DESCRIPTION OF THE TASK> From the line with "Tehát mi a vitorlázórepülés" through the line with "Az ilyen felfelé", inclusive, return each line of the data below exactly and leave the rest out.

+ + + + +

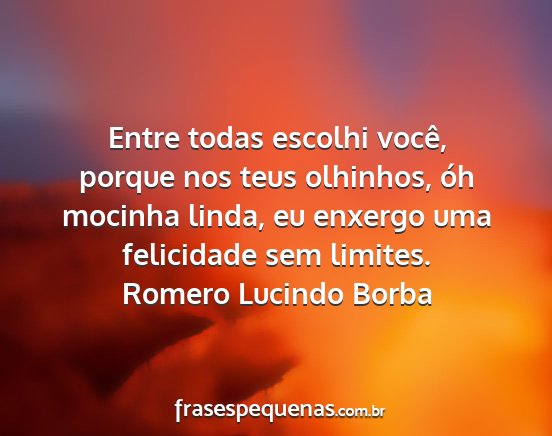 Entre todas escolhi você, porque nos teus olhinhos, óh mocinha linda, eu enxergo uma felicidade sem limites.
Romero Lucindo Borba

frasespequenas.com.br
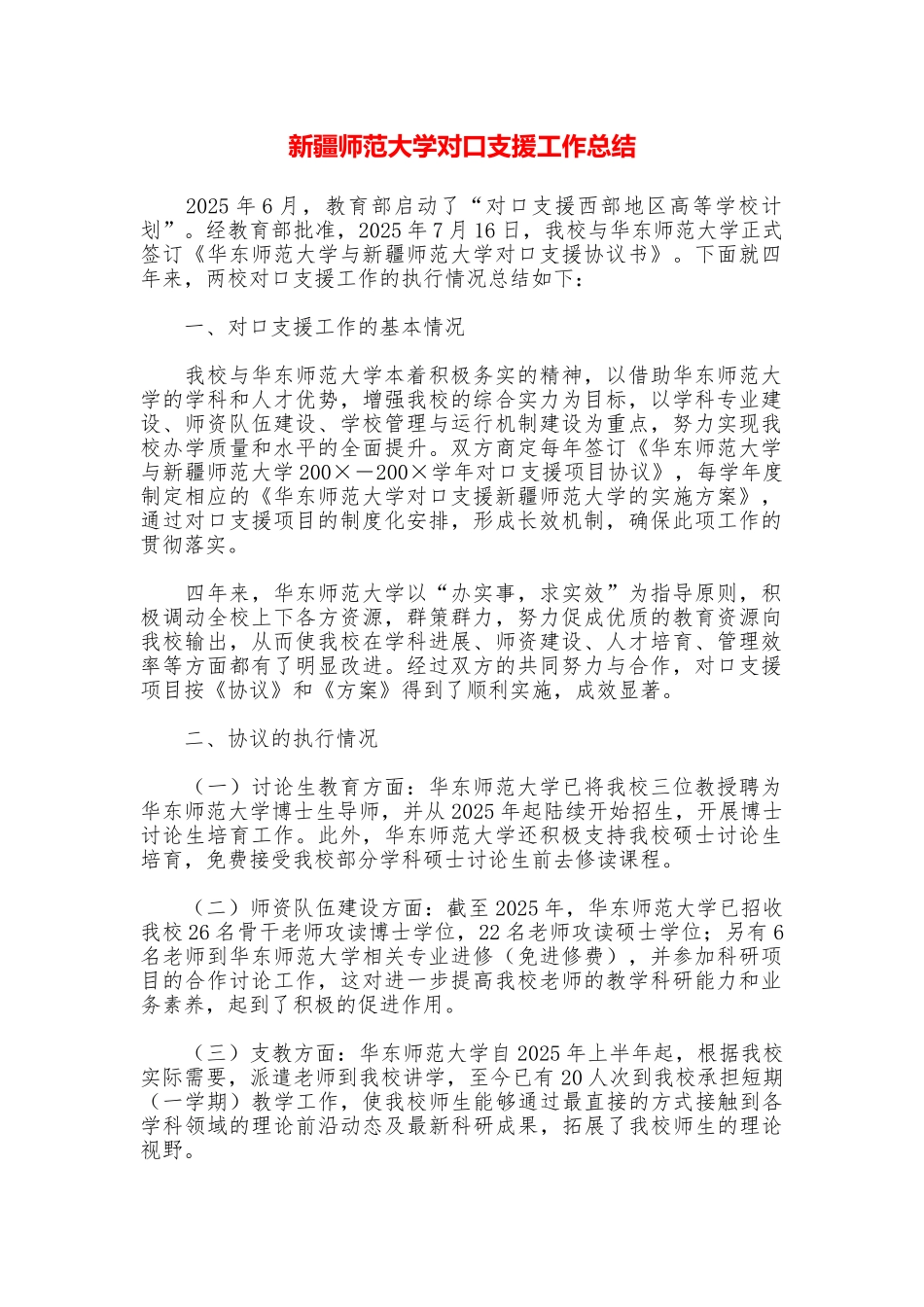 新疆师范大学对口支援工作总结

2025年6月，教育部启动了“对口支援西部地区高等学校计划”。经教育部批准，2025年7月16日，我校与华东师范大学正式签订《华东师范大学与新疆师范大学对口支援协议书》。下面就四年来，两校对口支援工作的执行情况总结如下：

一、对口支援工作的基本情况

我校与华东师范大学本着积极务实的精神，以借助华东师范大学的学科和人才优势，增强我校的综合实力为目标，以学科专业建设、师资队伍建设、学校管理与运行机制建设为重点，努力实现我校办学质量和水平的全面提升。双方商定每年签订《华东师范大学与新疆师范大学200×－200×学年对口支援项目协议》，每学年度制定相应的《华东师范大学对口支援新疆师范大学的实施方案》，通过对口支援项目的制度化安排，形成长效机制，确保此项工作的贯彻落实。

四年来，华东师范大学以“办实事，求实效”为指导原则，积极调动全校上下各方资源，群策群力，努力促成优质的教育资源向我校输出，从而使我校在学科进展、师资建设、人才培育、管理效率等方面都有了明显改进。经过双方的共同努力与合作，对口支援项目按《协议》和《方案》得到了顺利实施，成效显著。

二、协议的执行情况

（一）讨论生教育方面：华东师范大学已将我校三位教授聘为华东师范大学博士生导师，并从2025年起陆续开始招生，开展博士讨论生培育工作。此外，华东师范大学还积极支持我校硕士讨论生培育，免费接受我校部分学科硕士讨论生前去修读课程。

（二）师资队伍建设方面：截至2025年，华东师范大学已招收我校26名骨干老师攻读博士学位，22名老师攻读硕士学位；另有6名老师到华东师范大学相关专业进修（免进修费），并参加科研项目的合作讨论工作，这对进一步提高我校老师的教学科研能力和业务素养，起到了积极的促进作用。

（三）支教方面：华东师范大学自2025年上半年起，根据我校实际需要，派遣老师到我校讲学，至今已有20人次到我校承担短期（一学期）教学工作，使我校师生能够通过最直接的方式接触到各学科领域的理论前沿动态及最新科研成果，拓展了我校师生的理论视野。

+ + + + +

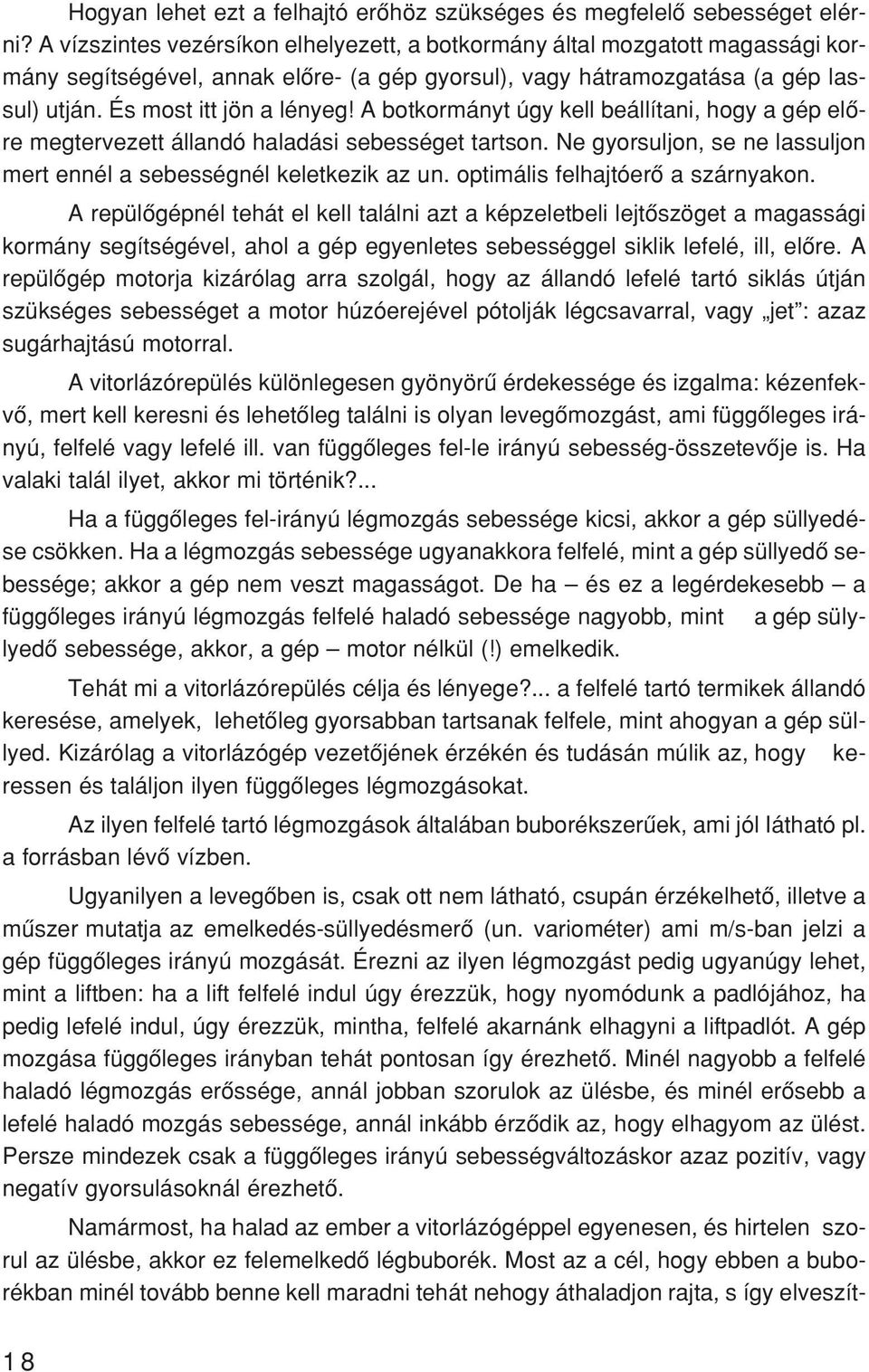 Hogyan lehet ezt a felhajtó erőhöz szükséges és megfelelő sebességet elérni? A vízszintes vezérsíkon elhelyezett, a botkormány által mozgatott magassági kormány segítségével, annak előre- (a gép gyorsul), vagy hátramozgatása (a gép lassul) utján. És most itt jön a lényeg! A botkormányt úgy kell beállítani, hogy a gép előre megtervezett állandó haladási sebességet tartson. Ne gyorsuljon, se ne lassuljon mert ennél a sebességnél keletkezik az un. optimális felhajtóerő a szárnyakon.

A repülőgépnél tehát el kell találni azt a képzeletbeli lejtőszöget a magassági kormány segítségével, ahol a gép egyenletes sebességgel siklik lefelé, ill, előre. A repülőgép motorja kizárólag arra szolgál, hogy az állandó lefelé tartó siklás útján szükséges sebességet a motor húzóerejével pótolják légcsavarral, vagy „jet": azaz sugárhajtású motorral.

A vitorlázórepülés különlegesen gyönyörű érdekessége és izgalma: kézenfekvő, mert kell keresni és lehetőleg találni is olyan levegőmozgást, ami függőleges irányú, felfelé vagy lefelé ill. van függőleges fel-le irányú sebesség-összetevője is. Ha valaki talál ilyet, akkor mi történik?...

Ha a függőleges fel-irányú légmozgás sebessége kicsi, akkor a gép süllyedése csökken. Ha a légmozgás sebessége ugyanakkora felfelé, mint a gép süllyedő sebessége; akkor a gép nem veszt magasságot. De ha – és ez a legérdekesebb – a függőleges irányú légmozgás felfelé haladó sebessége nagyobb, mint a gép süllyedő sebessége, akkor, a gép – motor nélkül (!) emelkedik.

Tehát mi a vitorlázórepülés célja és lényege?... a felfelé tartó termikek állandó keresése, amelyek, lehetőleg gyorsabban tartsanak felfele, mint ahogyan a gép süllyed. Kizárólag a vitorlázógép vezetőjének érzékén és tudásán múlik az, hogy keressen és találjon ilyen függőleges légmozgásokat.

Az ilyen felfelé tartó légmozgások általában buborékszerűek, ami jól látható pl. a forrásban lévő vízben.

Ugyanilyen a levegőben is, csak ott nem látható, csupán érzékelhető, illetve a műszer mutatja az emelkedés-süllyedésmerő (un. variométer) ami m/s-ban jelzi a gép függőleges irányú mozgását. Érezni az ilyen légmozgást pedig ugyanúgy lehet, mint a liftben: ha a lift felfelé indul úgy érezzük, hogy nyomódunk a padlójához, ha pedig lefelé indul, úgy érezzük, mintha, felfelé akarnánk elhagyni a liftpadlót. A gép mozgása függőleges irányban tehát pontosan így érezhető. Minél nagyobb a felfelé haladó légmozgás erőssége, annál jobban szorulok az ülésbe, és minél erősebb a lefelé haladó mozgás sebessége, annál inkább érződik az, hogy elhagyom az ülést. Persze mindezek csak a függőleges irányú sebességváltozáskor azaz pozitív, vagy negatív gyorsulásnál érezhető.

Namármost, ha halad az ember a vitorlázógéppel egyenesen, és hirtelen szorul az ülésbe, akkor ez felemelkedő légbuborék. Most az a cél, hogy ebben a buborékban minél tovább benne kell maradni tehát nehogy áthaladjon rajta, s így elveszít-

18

+ + + + +

EXERCISE RESPONSE>
Tehát mi a vitorlázórepülés célja és lényege?... a felfelé tartó termikek állandó keresése, amelyek, lehetőleg gyorsabban tartsanak felfele, mint ahogyan a gép süllyed. Kizárólag a vitorlázógép vezetőjének érzékén és tudásán múlik az, hogy keressen és találjon ilyen függőleges légmozgásokat.

Az ilyen felfelé tartó légmozgások általában buborékszerűek, ami jól látható pl. a forrásban lévő vízben.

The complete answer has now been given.